> **Provided records**
****************************************
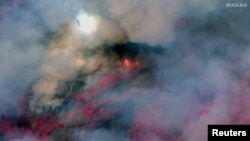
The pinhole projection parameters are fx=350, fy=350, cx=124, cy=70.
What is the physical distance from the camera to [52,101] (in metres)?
18.4

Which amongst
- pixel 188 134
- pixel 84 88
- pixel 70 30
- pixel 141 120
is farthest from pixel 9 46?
pixel 188 134

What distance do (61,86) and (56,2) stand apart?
441 cm

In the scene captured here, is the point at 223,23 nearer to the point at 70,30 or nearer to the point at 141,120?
the point at 141,120

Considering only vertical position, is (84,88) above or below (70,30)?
below

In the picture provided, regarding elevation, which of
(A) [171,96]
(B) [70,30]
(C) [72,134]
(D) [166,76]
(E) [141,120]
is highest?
(B) [70,30]
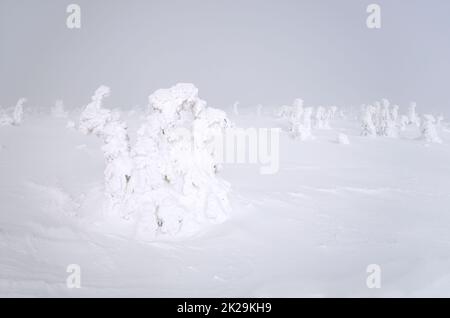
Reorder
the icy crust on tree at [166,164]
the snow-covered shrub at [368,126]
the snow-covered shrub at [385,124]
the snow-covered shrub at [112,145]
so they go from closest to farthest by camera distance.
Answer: the icy crust on tree at [166,164] < the snow-covered shrub at [112,145] < the snow-covered shrub at [368,126] < the snow-covered shrub at [385,124]

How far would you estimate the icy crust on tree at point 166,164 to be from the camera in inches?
567

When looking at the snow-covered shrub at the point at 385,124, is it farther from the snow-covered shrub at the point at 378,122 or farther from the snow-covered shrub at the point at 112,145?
the snow-covered shrub at the point at 112,145

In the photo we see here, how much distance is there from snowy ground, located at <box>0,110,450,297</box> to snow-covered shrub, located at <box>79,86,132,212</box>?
102 cm

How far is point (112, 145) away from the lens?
15.5 m

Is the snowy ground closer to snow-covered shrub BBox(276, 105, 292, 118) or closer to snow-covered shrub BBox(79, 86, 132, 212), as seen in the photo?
snow-covered shrub BBox(79, 86, 132, 212)

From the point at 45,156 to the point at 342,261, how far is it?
86.3 ft

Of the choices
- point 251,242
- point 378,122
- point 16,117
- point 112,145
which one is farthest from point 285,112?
point 251,242

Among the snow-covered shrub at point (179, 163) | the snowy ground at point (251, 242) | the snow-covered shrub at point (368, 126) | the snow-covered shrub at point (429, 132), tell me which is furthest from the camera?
the snow-covered shrub at point (368, 126)

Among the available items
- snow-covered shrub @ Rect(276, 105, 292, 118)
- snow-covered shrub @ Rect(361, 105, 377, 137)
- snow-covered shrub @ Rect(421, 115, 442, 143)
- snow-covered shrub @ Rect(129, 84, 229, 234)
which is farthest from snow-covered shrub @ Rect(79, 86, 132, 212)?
snow-covered shrub @ Rect(276, 105, 292, 118)

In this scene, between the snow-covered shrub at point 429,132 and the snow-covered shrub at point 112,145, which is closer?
the snow-covered shrub at point 112,145

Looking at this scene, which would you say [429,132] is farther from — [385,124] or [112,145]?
[112,145]

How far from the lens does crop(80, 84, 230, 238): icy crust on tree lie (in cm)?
1440

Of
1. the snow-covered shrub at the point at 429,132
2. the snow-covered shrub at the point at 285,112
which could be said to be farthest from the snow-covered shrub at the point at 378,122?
the snow-covered shrub at the point at 285,112
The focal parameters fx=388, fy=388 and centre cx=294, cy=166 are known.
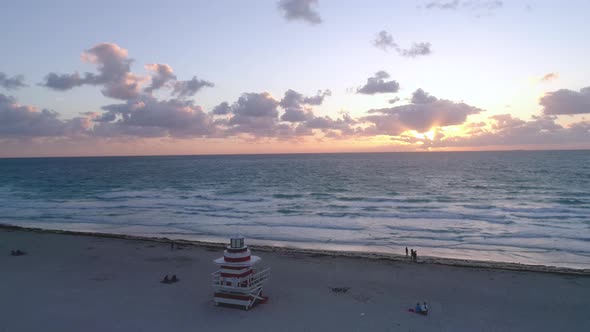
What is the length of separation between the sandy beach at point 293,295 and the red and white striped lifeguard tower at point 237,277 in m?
0.32

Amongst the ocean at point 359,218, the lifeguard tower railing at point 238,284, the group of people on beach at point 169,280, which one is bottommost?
the ocean at point 359,218

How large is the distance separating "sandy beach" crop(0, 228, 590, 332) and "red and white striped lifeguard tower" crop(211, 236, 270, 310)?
12.5 inches

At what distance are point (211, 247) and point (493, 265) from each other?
43.8 feet

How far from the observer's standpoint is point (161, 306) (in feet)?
38.7

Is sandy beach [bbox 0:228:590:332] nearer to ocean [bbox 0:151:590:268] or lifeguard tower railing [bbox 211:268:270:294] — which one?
lifeguard tower railing [bbox 211:268:270:294]

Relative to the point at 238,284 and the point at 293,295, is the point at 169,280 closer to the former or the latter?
the point at 238,284

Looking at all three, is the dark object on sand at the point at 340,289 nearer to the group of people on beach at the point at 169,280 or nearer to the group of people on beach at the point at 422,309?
the group of people on beach at the point at 422,309

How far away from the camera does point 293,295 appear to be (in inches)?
506

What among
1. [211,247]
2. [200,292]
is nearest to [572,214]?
[211,247]

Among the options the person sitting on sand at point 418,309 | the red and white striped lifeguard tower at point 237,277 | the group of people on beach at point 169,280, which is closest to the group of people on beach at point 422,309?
the person sitting on sand at point 418,309

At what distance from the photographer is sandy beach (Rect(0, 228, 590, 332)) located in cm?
1070

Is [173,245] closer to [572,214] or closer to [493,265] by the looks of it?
[493,265]

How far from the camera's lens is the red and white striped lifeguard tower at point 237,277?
11023mm

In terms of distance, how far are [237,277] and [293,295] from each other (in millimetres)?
2539
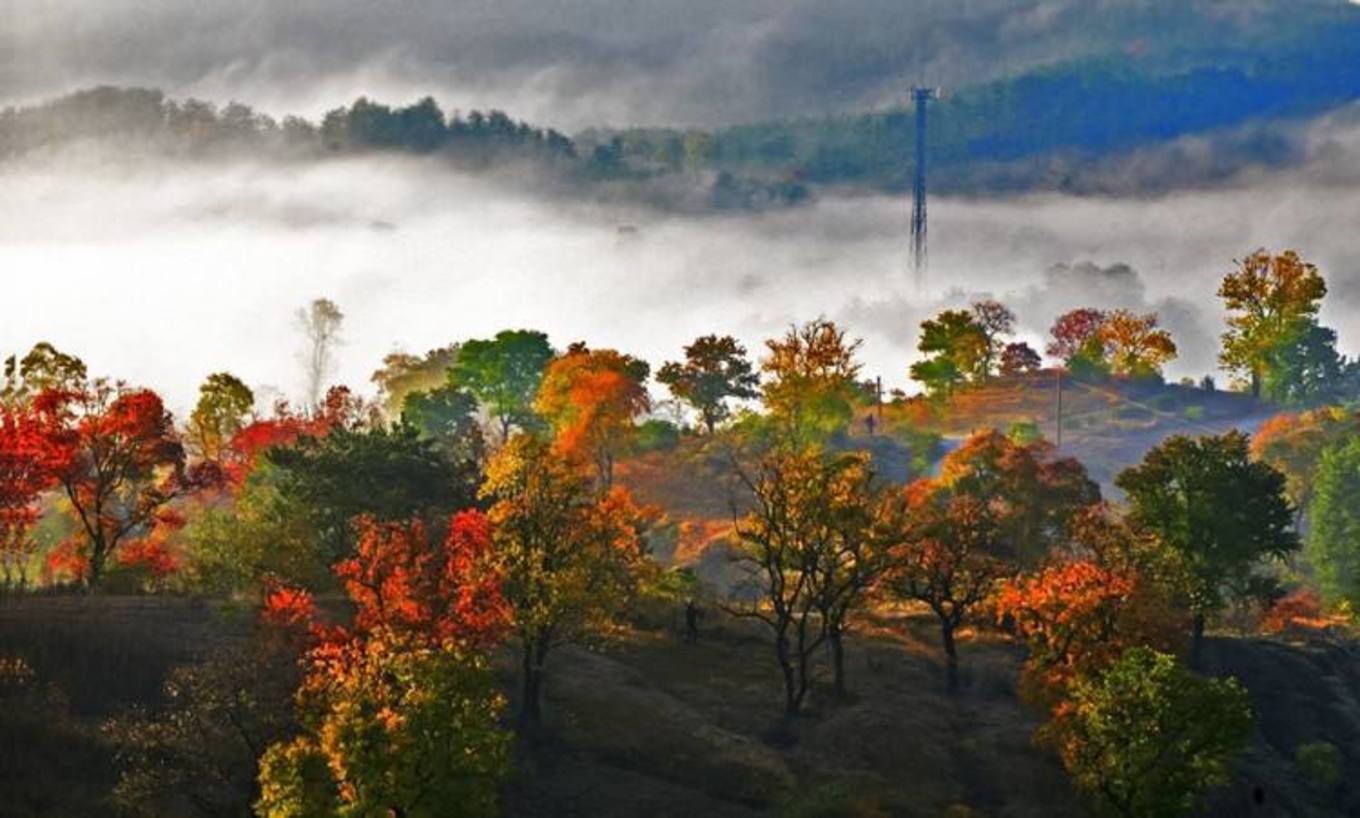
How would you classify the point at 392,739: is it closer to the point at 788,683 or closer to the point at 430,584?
the point at 430,584

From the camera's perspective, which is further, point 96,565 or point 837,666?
point 96,565

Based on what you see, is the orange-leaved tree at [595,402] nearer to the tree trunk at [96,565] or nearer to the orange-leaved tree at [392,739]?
the tree trunk at [96,565]

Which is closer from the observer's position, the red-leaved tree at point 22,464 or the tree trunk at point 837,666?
the tree trunk at point 837,666

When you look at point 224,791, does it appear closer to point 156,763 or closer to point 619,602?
point 156,763

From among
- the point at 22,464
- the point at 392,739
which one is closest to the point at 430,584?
the point at 392,739

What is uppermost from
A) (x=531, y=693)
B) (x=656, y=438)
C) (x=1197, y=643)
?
(x=656, y=438)

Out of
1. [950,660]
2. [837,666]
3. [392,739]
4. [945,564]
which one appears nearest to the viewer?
[392,739]

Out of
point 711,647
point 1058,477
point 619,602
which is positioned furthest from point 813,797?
point 1058,477

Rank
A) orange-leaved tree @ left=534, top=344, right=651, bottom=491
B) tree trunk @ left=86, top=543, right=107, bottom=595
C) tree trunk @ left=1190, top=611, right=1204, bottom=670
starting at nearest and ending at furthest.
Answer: tree trunk @ left=1190, top=611, right=1204, bottom=670 → tree trunk @ left=86, top=543, right=107, bottom=595 → orange-leaved tree @ left=534, top=344, right=651, bottom=491

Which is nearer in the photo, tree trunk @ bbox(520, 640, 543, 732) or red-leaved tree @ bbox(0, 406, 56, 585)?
tree trunk @ bbox(520, 640, 543, 732)

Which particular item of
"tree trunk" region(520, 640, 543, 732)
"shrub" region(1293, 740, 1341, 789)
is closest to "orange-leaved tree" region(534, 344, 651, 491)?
"tree trunk" region(520, 640, 543, 732)

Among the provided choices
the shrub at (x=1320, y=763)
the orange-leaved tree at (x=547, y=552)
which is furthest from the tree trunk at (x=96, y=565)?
the shrub at (x=1320, y=763)

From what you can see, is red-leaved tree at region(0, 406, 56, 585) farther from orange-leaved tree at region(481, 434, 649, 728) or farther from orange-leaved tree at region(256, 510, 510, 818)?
orange-leaved tree at region(256, 510, 510, 818)

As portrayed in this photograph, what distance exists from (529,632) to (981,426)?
125403mm
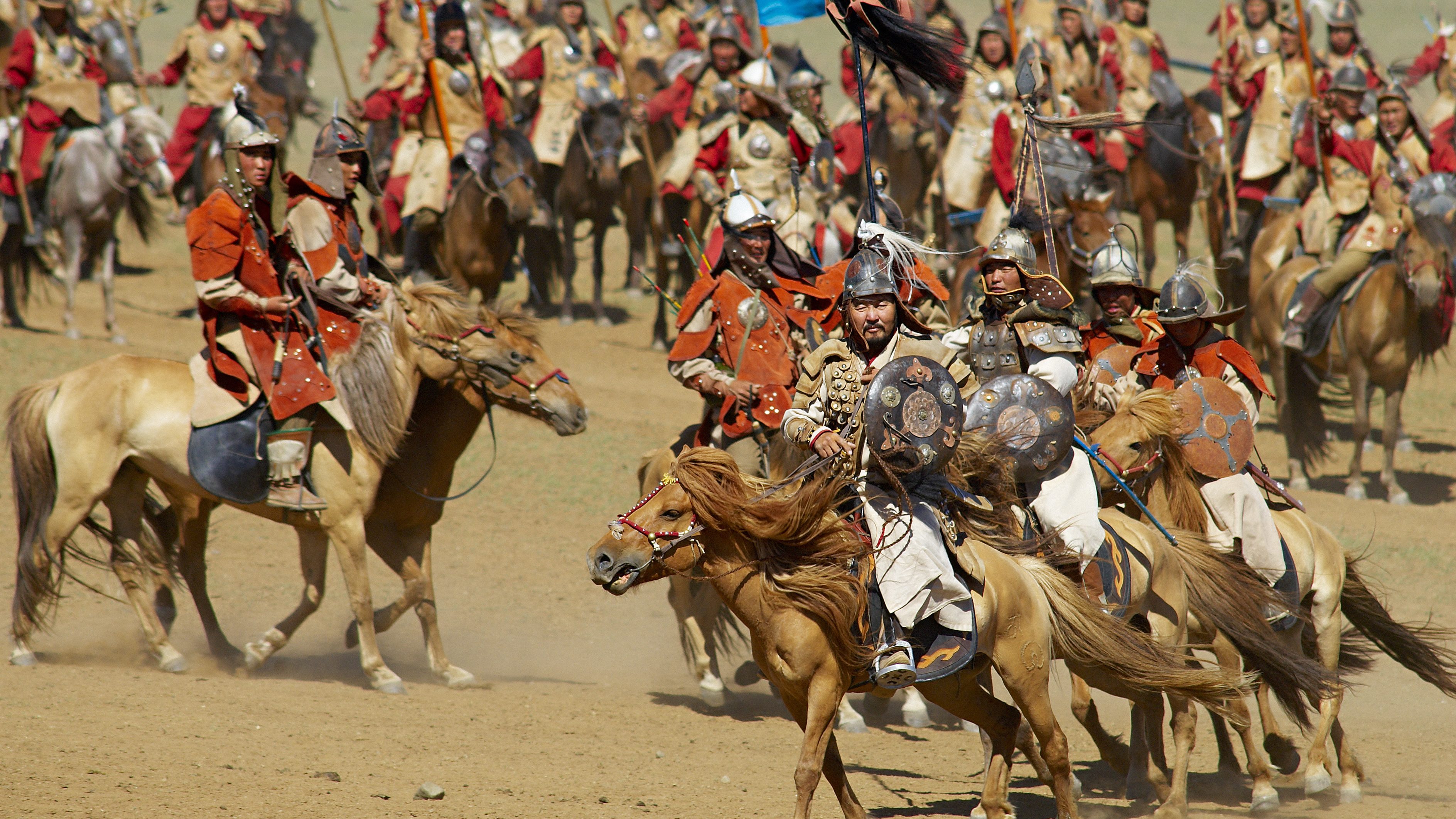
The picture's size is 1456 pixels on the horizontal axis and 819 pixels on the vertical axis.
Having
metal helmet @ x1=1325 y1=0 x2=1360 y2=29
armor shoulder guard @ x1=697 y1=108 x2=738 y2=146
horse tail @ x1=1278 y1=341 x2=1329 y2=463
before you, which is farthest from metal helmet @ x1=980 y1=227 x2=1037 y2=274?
****************************************
> **Task**
Turn the lines above into a numbered list, skipping the blank lines and leaving out the pictures.

> **Answer for the task**
1. The pinhole projection parameters are fx=350, fy=350, cx=124, cy=70.
2. What is the physical distance from the camera to [52,101] (in metres)?
3. 18.4
4. Which amongst
5. - pixel 188 134
6. - pixel 84 88
7. - pixel 70 30
8. - pixel 141 120
9. is farthest from pixel 9 46?
10. pixel 188 134
11. What distance do (61,86) and (56,2) stand apart?
12. 441 cm
13. In the scene captured here, is the point at 223,23 nearer to the point at 70,30 or nearer to the point at 141,120?
14. the point at 141,120
15. Considering only vertical position, is (84,88) above or below (70,30)?
16. below
17. In the picture provided, regarding elevation, which of
18. (A) [171,96]
19. (B) [70,30]
20. (C) [72,134]
21. (D) [166,76]
22. (E) [141,120]
23. is highest?
24. (B) [70,30]
25. Reorder
26. the icy crust on tree at [166,164]
27. the snow-covered shrub at [368,126]
28. the snow-covered shrub at [385,124]
29. the snow-covered shrub at [112,145]
30. so they go from closest to farthest by camera distance.
31. Answer: the icy crust on tree at [166,164] < the snow-covered shrub at [112,145] < the snow-covered shrub at [368,126] < the snow-covered shrub at [385,124]
32. How far would you estimate the icy crust on tree at point 166,164 to be from the camera in inches?
33. 567
34. When looking at the snow-covered shrub at the point at 385,124, is it farther from the snow-covered shrub at the point at 378,122 or farther from the snow-covered shrub at the point at 112,145?
35. the snow-covered shrub at the point at 112,145
36. In the photo we see here, how much distance is there from snowy ground, located at <box>0,110,450,297</box> to snow-covered shrub, located at <box>79,86,132,212</box>?
37. 102 cm
38. How far is point (112, 145) away from the lens?
39. 15.5 m
40. Is the snowy ground closer to snow-covered shrub BBox(276, 105, 292, 118) or closer to snow-covered shrub BBox(79, 86, 132, 212), as seen in the photo?
41. snow-covered shrub BBox(79, 86, 132, 212)
42. From the point at 45,156 to the point at 342,261, how far is it?
43. 86.3 ft
44. Of the choices
45. - point 251,242
46. - point 378,122
47. - point 16,117
48. - point 112,145
49. which one is farthest from point 285,112?
50. point 251,242
51. Among the snow-covered shrub at point (179, 163) | the snowy ground at point (251, 242) | the snow-covered shrub at point (368, 126) | the snow-covered shrub at point (429, 132), tell me which is furthest from the camera?
52. the snow-covered shrub at point (368, 126)
53. Among the available items
54. - snow-covered shrub @ Rect(276, 105, 292, 118)
55. - snow-covered shrub @ Rect(361, 105, 377, 137)
56. - snow-covered shrub @ Rect(421, 115, 442, 143)
57. - snow-covered shrub @ Rect(129, 84, 229, 234)
58. which is farthest from snow-covered shrub @ Rect(79, 86, 132, 212)?
59. snow-covered shrub @ Rect(276, 105, 292, 118)
60. In this scene, between the snow-covered shrub at point 429,132 and the snow-covered shrub at point 112,145, which is closer?
61. the snow-covered shrub at point 112,145
62. Looking at this scene, which would you say [429,132] is farther from — [385,124] or [112,145]?
63. [112,145]
64. How far from the lens does crop(80, 84, 230, 238): icy crust on tree lie (in cm)?
65. 1440
66. Of
67. 1. the snow-covered shrub at the point at 429,132
68. 2. the snow-covered shrub at the point at 285,112
69. which could be said to be farthest from the snow-covered shrub at the point at 378,122?
70. the snow-covered shrub at the point at 285,112
71. The focal parameters fx=388, fy=388 and centre cx=294, cy=166 are known.
72. What is the length of separation between the sandy beach at point 293,295 and the red and white striped lifeguard tower at point 237,277 in m?
73. 0.32
74. Amongst the ocean at point 359,218, the lifeguard tower railing at point 238,284, the group of people on beach at point 169,280, which one is bottommost?
75. the ocean at point 359,218
76. How large is the distance separating "sandy beach" crop(0, 228, 590, 332) and "red and white striped lifeguard tower" crop(211, 236, 270, 310)?
77. 12.5 inches
78. At what distance are point (211, 247) and point (493, 265) from each other?
79. 43.8 feet
80. How far from the observer's standpoint is point (161, 306) (in feet)?
81. 38.7
82. Is sandy beach [bbox 0:228:590:332] nearer to ocean [bbox 0:151:590:268] or lifeguard tower railing [bbox 211:268:270:294] — which one?
83. lifeguard tower railing [bbox 211:268:270:294]
84. Relative to the point at 238,284 and the point at 293,295, is the point at 169,280 closer to the former or the latter?
85. the point at 238,284
86. Looking at all three, is the dark object on sand at the point at 340,289 nearer to the group of people on beach at the point at 169,280 or nearer to the group of people on beach at the point at 422,309?
87. the group of people on beach at the point at 422,309
88. How far away from the camera does point 293,295 appear to be (in inches)?
89. 506
90. What among
91. 1. [211,247]
92. 2. [200,292]
93. is nearest to [572,214]?
94. [211,247]
95. Among the options the person sitting on sand at point 418,309 | the red and white striped lifeguard tower at point 237,277 | the group of people on beach at point 169,280, which is closest to the group of people on beach at point 422,309?
96. the person sitting on sand at point 418,309
97. At what distance from the photographer is sandy beach (Rect(0, 228, 590, 332)) located in cm?
98. 1070
99. Is [173,245] closer to [572,214] or closer to [493,265] by the looks of it?
100. [493,265]
101. How far from the camera's lens is the red and white striped lifeguard tower at point 237,277?
102. 11023mm
103. In terms of distance, how far are [237,277] and [293,295] from each other (in millimetres)?
104. 2539
105. How would you classify the point at 392,739: is it closer to the point at 788,683 or closer to the point at 430,584?
106. the point at 430,584
107. From the camera's perspective, which is further, point 96,565 or point 837,666?
108. point 96,565
109. Based on what you see, is the orange-leaved tree at [595,402] nearer to the tree trunk at [96,565] or nearer to the orange-leaved tree at [392,739]?
110. the tree trunk at [96,565]
111. Which is closer from the observer's position, the red-leaved tree at point 22,464 or the tree trunk at point 837,666?
112. the tree trunk at point 837,666
113. When you look at point 224,791, does it appear closer to point 156,763 or closer to point 619,602?
114. point 156,763
115. From among
116. - the point at 22,464
117. - the point at 392,739
118. which one is closest to the point at 430,584?
119. the point at 392,739
120. What is uppermost from
121. A) (x=531, y=693)
122. B) (x=656, y=438)
123. C) (x=1197, y=643)
124. ?
125. (x=656, y=438)
126. Out of
127. 1. [950,660]
128. 2. [837,666]
129. 3. [392,739]
130. 4. [945,564]
131. which one appears nearest to the viewer?
132. [392,739]
133. Out of
134. point 711,647
135. point 1058,477
136. point 619,602
137. which is positioned furthest from point 813,797?
138. point 1058,477
139. Rank
140. A) orange-leaved tree @ left=534, top=344, right=651, bottom=491
141. B) tree trunk @ left=86, top=543, right=107, bottom=595
142. C) tree trunk @ left=1190, top=611, right=1204, bottom=670
143. starting at nearest and ending at furthest.
144. Answer: tree trunk @ left=1190, top=611, right=1204, bottom=670 → tree trunk @ left=86, top=543, right=107, bottom=595 → orange-leaved tree @ left=534, top=344, right=651, bottom=491
145. Which is nearer in the photo, tree trunk @ bbox(520, 640, 543, 732) or red-leaved tree @ bbox(0, 406, 56, 585)?
146. tree trunk @ bbox(520, 640, 543, 732)
147. Which particular item of
148. "tree trunk" region(520, 640, 543, 732)
149. "shrub" region(1293, 740, 1341, 789)
150. is closest to "orange-leaved tree" region(534, 344, 651, 491)?
151. "tree trunk" region(520, 640, 543, 732)
152. Among the provided choices
153. the shrub at (x=1320, y=763)
154. the orange-leaved tree at (x=547, y=552)
155. which is furthest from the tree trunk at (x=96, y=565)?
156. the shrub at (x=1320, y=763)
157. From what you can see, is red-leaved tree at region(0, 406, 56, 585) farther from orange-leaved tree at region(481, 434, 649, 728) or farther from orange-leaved tree at region(256, 510, 510, 818)?
158. orange-leaved tree at region(256, 510, 510, 818)
159. As portrayed in this photograph, what distance exists from (529,632) to (981,426)?
160. 125403mm
161. The picture's size is 1456 pixels on the horizontal axis and 819 pixels on the vertical axis.
162. Having
163. metal helmet @ x1=1325 y1=0 x2=1360 y2=29
164. armor shoulder guard @ x1=697 y1=108 x2=738 y2=146
165. horse tail @ x1=1278 y1=341 x2=1329 y2=463
166. before you, which is farthest from metal helmet @ x1=980 y1=227 x2=1037 y2=274?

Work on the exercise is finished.